Stored dataset items
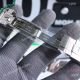 Swiss Grade Clone Rolex Explorer II Stainless Steel Black Dial Cal.3186  (8)_th.jpg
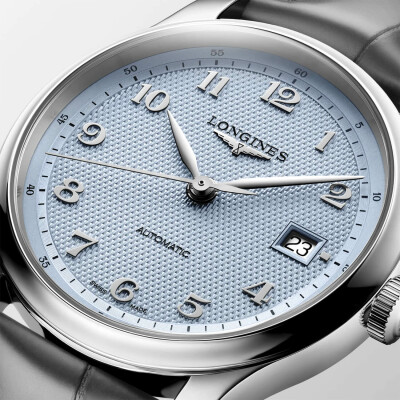 Montre Longines Master Collection 39mm L2.949.4.99.2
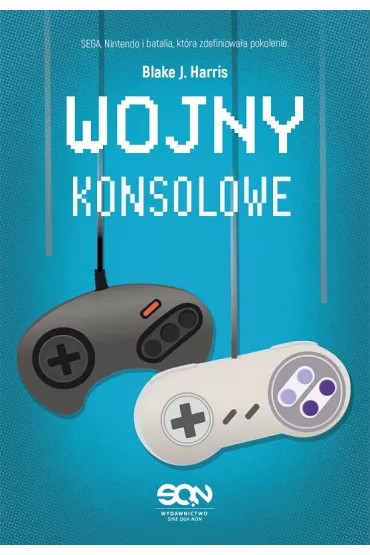 Wojny konsolowe - Blake J Harris
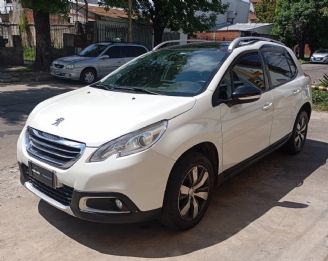 Peugeot 2008 Usado en Buenos Aires Financiado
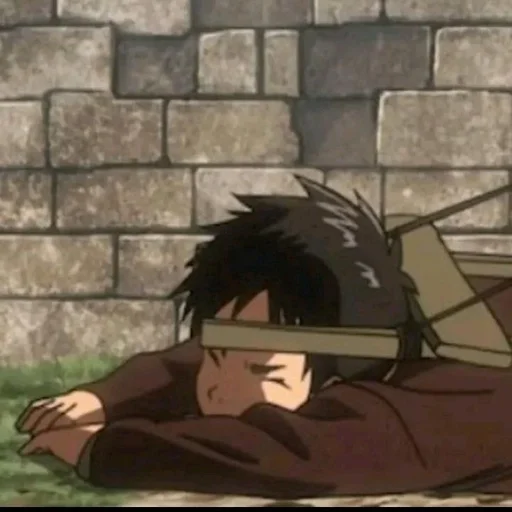 Стикер Attack on Titan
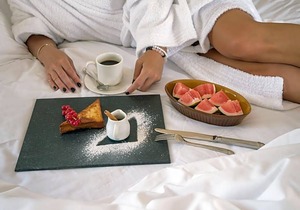 5-Star Hotel ∙ The Oberoi Beach Resort, Sahl Hasheesh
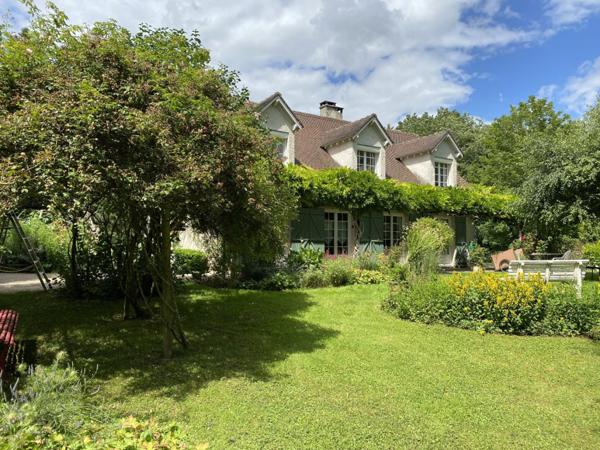 Environnement enchanteur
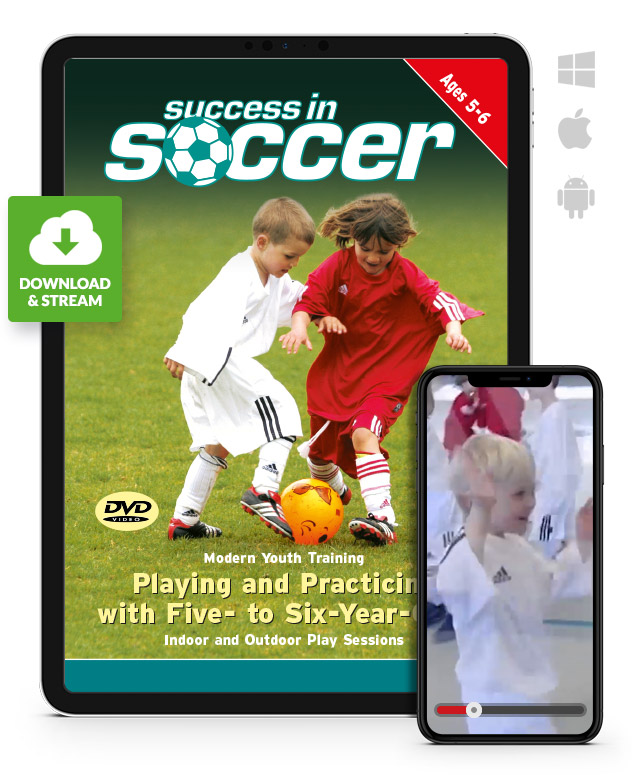 Modern Youth Training - Part 1 - Ages 5-6 (Download)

→ Instructions to follow
Return the data exactly as it stands, minus the pictures.

→ Result of this task
 Swiss Grade Clone Rolex Explorer II Stainless Steel Black Dial Cal.3186  (8)_th.jpg
 Montre Longines Master Collection 39mm L2.949.4.99.2
 Wojny konsolowe - Blake J Harris
 Peugeot 2008 Usado en Buenos Aires Financiado
 Стикер Attack on Titan
 5-Star Hotel ∙ The Oberoi Beach Resort, Sahl Hasheesh
 Environnement enchanteur
 Modern Youth Training - Part 1 - Ages 5-6 (Download)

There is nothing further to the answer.